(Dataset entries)
++++

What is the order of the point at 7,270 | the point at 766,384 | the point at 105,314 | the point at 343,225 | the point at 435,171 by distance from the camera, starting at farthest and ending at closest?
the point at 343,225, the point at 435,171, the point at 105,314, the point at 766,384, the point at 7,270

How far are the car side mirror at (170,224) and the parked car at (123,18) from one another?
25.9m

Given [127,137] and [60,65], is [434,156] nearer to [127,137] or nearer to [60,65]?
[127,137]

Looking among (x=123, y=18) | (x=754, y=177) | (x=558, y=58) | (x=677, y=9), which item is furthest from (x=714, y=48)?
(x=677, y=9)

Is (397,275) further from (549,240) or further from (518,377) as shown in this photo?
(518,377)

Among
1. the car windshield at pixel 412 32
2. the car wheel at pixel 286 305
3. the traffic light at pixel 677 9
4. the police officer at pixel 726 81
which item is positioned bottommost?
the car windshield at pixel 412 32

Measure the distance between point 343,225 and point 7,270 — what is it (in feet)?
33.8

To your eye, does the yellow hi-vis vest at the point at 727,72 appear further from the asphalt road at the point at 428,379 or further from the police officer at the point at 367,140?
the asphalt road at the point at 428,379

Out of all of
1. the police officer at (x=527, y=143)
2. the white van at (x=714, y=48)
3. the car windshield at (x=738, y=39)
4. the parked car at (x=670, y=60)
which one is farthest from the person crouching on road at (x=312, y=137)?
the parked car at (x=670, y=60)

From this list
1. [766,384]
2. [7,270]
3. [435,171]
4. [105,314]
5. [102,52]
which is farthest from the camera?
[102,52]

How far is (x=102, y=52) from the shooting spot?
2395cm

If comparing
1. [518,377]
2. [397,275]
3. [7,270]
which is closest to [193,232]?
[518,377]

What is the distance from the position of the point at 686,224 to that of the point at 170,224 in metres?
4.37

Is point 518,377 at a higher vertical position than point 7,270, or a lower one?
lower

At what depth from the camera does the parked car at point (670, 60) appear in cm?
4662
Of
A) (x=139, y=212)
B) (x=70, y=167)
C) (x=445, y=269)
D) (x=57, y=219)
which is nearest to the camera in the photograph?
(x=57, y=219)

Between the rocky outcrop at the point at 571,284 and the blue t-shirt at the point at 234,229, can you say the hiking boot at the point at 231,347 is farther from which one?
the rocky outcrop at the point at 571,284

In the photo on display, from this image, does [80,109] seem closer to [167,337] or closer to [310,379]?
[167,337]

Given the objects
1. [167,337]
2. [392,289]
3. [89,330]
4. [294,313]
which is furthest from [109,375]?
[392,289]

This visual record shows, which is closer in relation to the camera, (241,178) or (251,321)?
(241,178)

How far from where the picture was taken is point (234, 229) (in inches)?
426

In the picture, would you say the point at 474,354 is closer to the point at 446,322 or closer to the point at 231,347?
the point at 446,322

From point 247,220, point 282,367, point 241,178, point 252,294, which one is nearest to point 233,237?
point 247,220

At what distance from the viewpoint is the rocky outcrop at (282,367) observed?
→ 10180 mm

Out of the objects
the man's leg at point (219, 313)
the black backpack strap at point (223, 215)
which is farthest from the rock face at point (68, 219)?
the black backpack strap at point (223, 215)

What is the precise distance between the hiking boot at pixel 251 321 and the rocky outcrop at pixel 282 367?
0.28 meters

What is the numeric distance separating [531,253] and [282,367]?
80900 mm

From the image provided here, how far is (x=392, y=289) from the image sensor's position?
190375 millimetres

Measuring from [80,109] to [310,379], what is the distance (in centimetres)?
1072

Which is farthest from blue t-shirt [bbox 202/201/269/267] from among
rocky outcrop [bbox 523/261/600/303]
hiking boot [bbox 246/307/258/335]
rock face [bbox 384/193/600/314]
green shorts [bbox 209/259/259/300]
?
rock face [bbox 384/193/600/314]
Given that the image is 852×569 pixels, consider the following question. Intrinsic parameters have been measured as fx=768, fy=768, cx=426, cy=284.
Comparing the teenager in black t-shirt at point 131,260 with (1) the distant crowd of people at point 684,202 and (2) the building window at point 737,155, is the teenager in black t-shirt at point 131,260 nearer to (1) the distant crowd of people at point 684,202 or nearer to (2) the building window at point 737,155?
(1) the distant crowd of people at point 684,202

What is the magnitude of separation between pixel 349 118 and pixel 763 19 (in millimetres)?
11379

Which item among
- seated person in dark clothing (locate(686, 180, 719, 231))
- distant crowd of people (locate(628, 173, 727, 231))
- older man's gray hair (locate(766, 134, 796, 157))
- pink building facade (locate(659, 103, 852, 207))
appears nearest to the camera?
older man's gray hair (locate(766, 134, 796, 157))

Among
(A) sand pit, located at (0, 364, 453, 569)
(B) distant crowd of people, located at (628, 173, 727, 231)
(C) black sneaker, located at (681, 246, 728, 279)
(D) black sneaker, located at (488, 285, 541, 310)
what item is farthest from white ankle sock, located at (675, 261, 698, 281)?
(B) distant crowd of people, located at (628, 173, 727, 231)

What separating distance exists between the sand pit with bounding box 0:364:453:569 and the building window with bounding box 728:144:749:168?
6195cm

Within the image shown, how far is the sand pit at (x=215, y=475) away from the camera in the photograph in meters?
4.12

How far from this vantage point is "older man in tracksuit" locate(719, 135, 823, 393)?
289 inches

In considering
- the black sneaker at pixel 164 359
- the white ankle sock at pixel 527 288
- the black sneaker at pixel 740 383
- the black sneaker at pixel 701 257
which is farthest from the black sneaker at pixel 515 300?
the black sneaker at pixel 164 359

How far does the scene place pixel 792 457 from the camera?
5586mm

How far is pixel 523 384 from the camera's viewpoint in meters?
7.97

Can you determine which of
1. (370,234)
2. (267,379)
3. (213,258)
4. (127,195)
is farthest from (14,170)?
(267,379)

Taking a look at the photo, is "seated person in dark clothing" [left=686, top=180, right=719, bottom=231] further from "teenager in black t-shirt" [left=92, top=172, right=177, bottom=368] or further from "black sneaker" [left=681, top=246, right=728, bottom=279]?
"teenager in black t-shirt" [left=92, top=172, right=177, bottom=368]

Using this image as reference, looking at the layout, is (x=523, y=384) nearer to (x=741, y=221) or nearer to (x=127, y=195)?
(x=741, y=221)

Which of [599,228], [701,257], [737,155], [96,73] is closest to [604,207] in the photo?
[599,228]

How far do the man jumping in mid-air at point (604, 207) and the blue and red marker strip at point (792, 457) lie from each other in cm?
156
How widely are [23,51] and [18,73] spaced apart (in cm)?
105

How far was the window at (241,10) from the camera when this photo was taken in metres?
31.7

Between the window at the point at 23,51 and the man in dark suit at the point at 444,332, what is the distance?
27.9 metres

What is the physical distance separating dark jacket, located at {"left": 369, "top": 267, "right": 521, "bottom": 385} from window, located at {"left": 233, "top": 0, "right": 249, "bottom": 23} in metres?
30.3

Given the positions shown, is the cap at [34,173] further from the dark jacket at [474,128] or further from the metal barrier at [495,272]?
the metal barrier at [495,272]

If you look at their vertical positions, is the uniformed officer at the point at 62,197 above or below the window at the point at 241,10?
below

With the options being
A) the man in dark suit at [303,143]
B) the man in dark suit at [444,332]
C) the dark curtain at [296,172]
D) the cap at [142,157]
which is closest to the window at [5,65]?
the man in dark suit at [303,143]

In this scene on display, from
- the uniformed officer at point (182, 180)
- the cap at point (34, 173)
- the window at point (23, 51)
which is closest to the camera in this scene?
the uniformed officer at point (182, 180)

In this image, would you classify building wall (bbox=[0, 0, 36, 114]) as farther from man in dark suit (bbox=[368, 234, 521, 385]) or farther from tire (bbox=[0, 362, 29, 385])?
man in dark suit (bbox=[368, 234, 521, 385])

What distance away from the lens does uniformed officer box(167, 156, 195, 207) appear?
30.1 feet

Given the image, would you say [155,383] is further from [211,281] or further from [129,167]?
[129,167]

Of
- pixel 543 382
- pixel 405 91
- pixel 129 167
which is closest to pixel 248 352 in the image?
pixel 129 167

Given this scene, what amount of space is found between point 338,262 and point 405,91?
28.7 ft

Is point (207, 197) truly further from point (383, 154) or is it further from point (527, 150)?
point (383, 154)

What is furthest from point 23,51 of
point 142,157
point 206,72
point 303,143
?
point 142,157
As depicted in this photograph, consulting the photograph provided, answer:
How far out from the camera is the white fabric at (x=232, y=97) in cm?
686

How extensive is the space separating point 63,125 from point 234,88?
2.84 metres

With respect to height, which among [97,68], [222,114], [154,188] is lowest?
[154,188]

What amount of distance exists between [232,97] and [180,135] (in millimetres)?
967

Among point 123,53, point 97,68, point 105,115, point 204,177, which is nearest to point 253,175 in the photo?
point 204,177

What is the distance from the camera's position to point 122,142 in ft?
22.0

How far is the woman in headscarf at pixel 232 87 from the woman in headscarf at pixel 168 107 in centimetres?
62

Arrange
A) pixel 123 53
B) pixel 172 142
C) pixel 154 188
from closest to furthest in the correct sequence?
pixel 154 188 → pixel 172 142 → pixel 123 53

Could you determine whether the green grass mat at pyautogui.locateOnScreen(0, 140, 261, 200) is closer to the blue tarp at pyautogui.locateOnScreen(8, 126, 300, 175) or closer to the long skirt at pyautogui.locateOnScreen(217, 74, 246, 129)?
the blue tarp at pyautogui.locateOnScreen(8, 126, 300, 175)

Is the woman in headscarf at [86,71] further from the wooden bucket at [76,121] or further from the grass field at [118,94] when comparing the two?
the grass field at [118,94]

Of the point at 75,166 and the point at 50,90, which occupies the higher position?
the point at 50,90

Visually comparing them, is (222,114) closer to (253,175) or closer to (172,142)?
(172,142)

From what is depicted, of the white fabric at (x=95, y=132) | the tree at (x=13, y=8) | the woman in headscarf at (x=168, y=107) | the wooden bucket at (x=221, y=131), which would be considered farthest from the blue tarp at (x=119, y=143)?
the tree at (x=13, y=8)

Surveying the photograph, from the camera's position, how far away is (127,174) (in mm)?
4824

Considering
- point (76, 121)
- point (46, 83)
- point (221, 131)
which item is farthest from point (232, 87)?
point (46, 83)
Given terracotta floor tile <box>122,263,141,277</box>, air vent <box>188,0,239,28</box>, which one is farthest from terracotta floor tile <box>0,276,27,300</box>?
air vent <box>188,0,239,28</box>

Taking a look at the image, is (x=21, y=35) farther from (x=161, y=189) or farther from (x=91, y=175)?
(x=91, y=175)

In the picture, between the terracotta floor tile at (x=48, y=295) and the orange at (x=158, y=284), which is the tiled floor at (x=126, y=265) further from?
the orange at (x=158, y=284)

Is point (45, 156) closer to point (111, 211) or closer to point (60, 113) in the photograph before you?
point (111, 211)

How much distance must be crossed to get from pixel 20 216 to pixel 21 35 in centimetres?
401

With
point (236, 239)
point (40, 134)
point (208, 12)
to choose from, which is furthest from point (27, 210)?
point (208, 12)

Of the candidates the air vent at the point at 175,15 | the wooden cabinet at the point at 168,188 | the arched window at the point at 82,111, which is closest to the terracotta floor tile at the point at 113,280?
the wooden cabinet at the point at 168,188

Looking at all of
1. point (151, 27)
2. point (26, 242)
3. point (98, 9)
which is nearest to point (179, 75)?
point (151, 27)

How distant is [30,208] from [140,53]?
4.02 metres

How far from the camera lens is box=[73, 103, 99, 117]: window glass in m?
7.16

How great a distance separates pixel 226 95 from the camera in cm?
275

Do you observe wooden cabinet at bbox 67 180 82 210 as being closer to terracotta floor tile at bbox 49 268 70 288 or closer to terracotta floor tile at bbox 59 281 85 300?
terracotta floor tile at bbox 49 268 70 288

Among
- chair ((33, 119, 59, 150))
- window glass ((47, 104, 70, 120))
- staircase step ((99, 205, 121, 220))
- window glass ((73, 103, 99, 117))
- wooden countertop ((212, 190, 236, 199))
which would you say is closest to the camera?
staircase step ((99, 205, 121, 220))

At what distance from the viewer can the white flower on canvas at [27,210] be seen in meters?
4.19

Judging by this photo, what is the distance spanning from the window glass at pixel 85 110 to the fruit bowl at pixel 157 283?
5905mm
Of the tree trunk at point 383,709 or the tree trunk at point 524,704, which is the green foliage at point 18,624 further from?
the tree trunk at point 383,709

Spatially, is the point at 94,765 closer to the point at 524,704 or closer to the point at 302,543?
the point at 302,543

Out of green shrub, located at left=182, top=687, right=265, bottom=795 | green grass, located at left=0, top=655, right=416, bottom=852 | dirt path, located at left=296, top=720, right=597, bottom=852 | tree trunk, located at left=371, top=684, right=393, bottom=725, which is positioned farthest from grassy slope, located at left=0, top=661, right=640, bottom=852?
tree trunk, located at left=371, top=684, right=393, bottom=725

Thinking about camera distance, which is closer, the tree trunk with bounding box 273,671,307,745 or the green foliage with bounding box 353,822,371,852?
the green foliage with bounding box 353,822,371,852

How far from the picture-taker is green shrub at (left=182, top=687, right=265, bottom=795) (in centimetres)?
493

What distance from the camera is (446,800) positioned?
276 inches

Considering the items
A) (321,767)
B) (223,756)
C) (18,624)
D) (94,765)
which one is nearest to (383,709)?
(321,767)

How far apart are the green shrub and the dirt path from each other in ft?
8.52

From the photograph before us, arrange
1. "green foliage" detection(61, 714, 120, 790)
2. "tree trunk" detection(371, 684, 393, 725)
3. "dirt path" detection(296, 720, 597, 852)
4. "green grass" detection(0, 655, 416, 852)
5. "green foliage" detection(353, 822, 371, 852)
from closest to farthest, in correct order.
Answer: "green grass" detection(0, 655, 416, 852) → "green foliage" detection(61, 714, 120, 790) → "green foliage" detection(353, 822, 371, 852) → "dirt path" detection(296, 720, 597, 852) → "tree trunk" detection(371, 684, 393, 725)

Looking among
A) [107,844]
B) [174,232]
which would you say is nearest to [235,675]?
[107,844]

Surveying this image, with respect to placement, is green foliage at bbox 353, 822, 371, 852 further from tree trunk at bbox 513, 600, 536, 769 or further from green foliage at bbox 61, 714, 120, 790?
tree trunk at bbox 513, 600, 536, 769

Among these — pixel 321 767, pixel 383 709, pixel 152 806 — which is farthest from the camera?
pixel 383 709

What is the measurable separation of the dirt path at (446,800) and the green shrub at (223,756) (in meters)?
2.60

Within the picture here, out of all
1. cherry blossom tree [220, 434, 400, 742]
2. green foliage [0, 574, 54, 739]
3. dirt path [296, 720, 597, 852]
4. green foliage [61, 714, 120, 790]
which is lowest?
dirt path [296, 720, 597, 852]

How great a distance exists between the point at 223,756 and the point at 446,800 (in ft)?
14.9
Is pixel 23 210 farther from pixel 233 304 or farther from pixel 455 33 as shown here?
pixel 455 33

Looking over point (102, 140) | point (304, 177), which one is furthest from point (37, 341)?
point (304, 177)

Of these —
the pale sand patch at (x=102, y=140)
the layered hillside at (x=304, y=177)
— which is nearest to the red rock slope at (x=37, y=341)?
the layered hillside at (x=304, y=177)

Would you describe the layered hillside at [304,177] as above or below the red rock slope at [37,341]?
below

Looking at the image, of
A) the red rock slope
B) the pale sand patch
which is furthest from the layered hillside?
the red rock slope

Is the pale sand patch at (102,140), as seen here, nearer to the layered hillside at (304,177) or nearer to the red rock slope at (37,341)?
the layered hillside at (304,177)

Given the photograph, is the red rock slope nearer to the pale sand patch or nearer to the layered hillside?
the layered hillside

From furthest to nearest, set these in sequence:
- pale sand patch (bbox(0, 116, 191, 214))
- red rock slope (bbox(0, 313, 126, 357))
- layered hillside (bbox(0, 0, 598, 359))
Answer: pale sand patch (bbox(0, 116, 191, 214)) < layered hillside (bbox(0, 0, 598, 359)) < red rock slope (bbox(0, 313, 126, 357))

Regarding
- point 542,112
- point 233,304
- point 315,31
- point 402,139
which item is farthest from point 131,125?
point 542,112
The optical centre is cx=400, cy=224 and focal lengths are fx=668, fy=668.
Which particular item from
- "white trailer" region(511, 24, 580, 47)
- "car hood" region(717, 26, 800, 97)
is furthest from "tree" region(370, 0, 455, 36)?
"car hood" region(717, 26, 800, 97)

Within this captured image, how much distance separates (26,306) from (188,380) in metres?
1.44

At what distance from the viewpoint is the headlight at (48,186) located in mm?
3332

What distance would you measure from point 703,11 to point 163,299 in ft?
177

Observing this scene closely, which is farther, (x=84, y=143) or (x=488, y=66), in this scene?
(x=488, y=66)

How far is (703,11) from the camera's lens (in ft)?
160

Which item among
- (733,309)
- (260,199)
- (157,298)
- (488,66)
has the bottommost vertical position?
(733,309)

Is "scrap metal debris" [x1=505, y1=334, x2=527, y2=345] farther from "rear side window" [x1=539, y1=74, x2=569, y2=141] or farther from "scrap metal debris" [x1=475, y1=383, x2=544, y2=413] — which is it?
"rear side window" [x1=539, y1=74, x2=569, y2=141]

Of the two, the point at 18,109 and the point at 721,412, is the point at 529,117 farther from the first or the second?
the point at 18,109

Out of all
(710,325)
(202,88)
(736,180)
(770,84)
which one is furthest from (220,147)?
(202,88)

++++

## Task to carry out
Recast the lines above as a JSON list of strings, one string per line and no blank lines, starting with the line that contains "At what distance from the viewpoint is the headlight" and going on through the last line of the rows.

## Output of the exercise
[
  "At what distance from the viewpoint is the headlight at (48,186) located in mm?",
  "3332",
  "What distance would you measure from point 703,11 to point 163,299 in ft?",
  "177",
  "Observing this scene closely, which is farther, (x=84, y=143) or (x=488, y=66), in this scene?",
  "(x=488, y=66)",
  "How far is (703,11) from the camera's lens (in ft)?",
  "160",
  "Which item among",
  "- (733,309)",
  "- (260,199)",
  "- (157,298)",
  "- (488,66)",
  "has the bottommost vertical position?",
  "(733,309)",
  "Is \"scrap metal debris\" [x1=505, y1=334, x2=527, y2=345] farther from \"rear side window\" [x1=539, y1=74, x2=569, y2=141] or farther from \"scrap metal debris\" [x1=475, y1=383, x2=544, y2=413] — which is it?",
  "\"rear side window\" [x1=539, y1=74, x2=569, y2=141]",
  "Of the two, the point at 18,109 and the point at 721,412, is the point at 529,117 farther from the first or the second?",
  "the point at 18,109",
  "Out of all",
  "(710,325)",
  "(202,88)",
  "(736,180)",
  "(770,84)",
  "which one is furthest from (220,147)?",
  "(202,88)"
]